Kemenkeu Mengajar 4 Denpasar (part 2)
Bismillahirrahmanirrahim
Senin pagi, sepekan yang lalu...
Pukul 04.00 WITA, kulajukan sepeda motorku menuju Gedung Keuangan Negara I Denpasar. Kala itu, aku tidak sendiri, adalah Kinan yang ada di belakang menemani.
Pagi sekali mungkin...
Sebuah kosekuensi mengikuti hal yang telah lama dinanti.
Memang janjian berkumpul baru jam 05.00 WITA, tetapi ya kalian tahu aku...
aku tidak suka membuat orang lain menunggu,
terlebih ada shalat subuh yang harus kami tunaikan.

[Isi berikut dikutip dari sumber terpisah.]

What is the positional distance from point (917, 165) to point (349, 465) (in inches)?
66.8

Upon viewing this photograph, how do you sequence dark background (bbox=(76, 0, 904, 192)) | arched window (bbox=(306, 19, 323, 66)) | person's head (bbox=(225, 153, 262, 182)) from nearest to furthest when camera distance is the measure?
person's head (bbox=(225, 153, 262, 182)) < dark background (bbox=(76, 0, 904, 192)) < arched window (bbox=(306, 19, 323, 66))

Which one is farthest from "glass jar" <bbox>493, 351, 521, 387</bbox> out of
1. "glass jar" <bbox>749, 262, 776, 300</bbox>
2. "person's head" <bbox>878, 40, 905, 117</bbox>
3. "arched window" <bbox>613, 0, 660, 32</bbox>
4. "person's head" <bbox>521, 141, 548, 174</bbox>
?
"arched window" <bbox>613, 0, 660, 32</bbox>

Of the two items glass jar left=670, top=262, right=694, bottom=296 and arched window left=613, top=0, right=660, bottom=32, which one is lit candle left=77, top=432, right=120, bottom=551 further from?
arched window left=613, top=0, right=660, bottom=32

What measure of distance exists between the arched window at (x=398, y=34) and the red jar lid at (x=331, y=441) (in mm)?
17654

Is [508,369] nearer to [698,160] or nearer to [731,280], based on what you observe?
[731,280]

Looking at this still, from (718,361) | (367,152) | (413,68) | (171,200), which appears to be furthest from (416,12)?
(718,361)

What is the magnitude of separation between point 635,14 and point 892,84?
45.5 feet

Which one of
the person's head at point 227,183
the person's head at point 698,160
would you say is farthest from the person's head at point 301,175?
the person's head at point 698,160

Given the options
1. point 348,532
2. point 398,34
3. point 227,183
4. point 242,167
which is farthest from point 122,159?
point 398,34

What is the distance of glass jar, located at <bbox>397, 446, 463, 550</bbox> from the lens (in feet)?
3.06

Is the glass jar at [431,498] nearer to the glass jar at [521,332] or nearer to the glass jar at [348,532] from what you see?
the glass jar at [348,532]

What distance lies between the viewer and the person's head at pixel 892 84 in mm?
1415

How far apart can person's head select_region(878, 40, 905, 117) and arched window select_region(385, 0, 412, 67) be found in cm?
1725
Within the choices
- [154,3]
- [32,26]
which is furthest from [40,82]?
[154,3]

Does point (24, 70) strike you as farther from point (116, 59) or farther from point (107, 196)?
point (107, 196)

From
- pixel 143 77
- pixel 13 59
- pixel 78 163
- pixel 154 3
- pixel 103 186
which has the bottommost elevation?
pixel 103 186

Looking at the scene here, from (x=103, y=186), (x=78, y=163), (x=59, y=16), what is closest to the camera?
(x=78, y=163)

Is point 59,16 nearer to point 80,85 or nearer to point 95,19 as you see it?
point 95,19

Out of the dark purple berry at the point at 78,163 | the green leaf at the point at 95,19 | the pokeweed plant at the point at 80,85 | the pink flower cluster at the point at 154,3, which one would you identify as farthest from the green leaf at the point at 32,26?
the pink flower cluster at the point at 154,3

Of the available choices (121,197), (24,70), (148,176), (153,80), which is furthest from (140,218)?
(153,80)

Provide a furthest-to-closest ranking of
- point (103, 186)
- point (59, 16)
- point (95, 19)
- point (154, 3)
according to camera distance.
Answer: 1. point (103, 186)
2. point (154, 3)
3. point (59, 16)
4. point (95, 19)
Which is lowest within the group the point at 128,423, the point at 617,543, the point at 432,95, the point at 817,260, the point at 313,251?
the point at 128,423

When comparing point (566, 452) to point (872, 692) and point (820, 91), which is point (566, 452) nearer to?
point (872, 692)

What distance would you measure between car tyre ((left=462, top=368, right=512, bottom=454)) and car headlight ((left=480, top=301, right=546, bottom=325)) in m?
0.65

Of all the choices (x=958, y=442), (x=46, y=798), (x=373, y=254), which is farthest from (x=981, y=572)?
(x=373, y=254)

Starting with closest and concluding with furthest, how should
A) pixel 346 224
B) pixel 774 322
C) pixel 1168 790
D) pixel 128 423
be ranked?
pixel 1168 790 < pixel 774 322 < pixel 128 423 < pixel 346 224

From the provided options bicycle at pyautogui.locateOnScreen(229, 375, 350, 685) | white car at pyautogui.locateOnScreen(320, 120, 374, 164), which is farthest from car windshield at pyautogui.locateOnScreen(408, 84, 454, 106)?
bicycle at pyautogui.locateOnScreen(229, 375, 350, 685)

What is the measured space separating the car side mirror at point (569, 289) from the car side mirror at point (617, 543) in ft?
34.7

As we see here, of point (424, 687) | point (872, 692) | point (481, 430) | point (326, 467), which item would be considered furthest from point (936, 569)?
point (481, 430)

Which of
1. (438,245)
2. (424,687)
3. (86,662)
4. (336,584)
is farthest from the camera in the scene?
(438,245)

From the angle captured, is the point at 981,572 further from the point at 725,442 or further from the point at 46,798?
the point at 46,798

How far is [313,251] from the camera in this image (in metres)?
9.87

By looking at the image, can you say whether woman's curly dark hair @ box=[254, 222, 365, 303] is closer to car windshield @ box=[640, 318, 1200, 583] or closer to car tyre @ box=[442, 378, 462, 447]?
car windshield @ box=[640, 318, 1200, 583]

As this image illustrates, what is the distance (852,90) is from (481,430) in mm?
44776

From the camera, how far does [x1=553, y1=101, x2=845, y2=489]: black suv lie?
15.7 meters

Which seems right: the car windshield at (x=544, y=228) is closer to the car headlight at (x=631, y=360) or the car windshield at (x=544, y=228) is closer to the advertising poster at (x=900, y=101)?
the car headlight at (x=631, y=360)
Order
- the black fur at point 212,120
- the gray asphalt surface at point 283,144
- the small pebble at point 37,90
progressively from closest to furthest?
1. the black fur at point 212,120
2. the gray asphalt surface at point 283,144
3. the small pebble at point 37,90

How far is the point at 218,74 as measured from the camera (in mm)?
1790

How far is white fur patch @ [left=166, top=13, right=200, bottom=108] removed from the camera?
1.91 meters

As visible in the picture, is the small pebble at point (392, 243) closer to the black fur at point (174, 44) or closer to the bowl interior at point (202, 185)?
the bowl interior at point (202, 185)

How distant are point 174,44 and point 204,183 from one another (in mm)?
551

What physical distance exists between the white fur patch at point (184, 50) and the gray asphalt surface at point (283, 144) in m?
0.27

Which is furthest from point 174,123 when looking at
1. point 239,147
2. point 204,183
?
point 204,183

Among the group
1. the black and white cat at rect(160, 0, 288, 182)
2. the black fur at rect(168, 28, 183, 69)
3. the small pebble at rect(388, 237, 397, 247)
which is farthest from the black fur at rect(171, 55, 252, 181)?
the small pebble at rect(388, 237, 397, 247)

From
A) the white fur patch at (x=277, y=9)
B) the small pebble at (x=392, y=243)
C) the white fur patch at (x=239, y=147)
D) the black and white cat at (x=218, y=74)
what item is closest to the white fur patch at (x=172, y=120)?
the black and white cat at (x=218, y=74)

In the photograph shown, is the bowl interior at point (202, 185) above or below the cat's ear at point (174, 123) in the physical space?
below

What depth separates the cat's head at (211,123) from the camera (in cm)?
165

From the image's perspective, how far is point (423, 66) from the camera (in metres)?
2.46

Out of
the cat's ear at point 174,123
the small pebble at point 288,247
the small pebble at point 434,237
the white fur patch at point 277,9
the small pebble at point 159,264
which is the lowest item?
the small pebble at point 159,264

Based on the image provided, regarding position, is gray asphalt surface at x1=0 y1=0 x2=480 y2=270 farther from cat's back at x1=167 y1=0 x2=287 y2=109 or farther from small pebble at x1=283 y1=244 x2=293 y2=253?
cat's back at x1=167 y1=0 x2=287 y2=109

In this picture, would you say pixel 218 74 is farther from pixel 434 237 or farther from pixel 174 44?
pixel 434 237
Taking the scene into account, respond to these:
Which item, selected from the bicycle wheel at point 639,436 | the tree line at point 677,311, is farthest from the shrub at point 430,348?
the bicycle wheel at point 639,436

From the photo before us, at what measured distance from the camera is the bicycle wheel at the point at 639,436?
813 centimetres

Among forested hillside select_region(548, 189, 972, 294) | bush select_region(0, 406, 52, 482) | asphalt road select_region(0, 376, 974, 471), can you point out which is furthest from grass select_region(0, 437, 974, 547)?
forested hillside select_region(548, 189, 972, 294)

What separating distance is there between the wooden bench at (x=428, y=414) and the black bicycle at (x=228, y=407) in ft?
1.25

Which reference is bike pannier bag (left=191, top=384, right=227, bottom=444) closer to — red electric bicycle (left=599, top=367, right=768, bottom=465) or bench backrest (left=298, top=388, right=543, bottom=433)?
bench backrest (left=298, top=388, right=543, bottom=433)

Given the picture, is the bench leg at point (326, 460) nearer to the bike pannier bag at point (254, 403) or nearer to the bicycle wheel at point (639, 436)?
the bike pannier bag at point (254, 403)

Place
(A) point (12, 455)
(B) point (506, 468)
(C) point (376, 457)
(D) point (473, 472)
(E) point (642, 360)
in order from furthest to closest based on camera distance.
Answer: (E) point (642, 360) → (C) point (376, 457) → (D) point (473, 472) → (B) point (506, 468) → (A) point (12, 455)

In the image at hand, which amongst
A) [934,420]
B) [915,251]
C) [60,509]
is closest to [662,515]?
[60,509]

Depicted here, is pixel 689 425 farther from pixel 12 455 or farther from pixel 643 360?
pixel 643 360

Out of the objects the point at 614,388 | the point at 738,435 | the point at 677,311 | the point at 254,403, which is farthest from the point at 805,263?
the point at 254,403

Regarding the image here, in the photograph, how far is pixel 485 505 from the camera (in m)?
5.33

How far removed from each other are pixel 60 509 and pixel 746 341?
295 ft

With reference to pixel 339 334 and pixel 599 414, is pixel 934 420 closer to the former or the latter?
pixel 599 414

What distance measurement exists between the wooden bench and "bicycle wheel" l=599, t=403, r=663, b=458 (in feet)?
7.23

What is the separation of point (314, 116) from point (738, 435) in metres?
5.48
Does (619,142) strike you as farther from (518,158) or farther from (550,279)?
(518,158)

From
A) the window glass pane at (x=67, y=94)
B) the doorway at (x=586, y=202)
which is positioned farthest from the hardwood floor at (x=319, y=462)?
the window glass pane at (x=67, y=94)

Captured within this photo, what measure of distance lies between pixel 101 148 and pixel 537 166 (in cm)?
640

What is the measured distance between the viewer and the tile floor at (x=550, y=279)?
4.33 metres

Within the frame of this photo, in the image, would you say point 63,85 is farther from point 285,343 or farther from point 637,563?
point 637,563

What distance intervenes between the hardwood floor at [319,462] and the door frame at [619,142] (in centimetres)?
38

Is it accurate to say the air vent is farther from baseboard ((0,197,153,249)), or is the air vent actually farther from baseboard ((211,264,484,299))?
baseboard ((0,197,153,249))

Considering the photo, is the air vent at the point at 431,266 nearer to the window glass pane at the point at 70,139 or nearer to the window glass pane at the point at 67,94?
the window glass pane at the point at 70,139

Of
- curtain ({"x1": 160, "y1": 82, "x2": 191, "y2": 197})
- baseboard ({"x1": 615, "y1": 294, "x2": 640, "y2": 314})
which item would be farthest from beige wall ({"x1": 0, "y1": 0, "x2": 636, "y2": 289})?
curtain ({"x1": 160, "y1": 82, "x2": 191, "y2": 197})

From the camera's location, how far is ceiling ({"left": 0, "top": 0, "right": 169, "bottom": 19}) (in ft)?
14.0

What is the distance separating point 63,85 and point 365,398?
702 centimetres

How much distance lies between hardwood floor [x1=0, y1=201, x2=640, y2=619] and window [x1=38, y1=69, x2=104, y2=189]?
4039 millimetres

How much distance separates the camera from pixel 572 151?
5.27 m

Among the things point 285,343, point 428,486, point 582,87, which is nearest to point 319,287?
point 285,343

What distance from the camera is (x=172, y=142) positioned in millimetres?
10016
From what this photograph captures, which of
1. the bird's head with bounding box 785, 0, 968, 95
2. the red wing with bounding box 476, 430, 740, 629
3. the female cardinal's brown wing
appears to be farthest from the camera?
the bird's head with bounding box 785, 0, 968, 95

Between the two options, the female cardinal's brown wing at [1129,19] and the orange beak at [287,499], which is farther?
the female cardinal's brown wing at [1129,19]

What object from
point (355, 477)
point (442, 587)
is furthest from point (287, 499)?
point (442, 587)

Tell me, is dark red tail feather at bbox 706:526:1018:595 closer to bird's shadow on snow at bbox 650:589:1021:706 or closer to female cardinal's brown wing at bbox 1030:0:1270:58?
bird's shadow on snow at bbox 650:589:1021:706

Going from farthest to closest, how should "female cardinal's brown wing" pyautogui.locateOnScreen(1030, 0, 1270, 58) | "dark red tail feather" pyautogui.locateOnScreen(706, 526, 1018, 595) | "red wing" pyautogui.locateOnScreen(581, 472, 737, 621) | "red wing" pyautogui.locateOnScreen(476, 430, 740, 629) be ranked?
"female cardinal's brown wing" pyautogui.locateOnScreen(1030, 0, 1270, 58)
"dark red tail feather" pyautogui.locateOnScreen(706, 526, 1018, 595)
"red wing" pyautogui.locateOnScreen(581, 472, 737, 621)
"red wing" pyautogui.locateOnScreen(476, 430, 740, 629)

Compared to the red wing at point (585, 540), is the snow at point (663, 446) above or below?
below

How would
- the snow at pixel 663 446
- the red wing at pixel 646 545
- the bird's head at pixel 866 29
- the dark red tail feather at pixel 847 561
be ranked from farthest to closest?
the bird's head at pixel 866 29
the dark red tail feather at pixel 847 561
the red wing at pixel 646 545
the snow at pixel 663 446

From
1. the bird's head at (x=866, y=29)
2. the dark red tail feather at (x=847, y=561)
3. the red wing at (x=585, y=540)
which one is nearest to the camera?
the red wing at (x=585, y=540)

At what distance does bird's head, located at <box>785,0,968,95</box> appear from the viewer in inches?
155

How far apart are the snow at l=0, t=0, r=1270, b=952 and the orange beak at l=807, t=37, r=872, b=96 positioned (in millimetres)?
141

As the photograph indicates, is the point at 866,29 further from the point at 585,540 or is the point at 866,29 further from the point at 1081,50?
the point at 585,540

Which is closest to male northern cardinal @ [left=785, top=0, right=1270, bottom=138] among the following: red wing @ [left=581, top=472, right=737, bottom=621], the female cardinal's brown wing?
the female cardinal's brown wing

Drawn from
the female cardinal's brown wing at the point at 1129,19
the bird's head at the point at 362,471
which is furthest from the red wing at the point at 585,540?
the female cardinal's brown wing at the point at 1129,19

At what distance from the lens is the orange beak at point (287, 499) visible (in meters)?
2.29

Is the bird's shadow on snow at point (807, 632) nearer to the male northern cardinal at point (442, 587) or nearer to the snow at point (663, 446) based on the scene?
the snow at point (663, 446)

Daripada tertinggal jamaah shalat subuh di masjid GKN dan malah akan bikin badmood, lebih baik berangkat lebih pagi.
Kami menuju kabupaten Karangasem, tempat diselenggarakannya KM 4 Denpasar ini.
Sebuah privilege lagi yang aku dapatkan karena ya jika tidak ada momen ini, aku juga malas jalan-jalan keluar Denpasar.
Tak kusangka, perjalanan kesana memang butuh perjuangan. Naik turun bukit, melewati daerah pelosok, ditambah dengan rintikan hujan yang menyambut kami pagi itu.
Kami pun sampai di sekolah masing-masing.
SDN 3 Selumbung.
Kami disambut oleh Kepala Sekolah dan guru. Pemandangan siswa yang kerja bakti menyapu juga menyambut kami pagi itu.
Rintikan hujan membuat kami pesimis akan diselenggarakannya upacara. Jadilah, pada pukul 07.00 WITA, para siswa dikumpulkan di Aula.
Sebuah ruangan kecil sesungguhnya,
tetapi memang, di ruang inilah aula itu.
SD itu memang sederhana. Bangunannya juga tidak terlalu istimewa. KM 4 ini memang menargetkan SD yang terletak di bagian dalam kabupaten agar mereka juga terjamah dengan yang namanya Kementerian Keuangan.
Tak berapa lama, hujan pun reda. Upacara yang kami nantikan kan terjadi juga.
Anak-anak diarahkan menuju lapangan untuk upacara bendera.
Nostalgia akan masa kanak-kanak kembali menyapa.
Aku berdiri bukan di barisan para siswa.
Kali ini peranku adalah sebagai guru.
Selesai upacara, kami menyapa para siswa.
Senyum tulus mereka...
Sinar di mata mereka...
Ah benar, dunia anak-anak memang menyenangkan.
Selesai menyapa mereka, kami bersiap menuju kelas masing-masing.
Di sesi pertama ini, aku dan Nurma bertugas di kelas 5.
Kelas ini tidak terlalu ramai, hanya berisi 8 siswa.
Empat siswa laki-laki dan empat siswa perempuan.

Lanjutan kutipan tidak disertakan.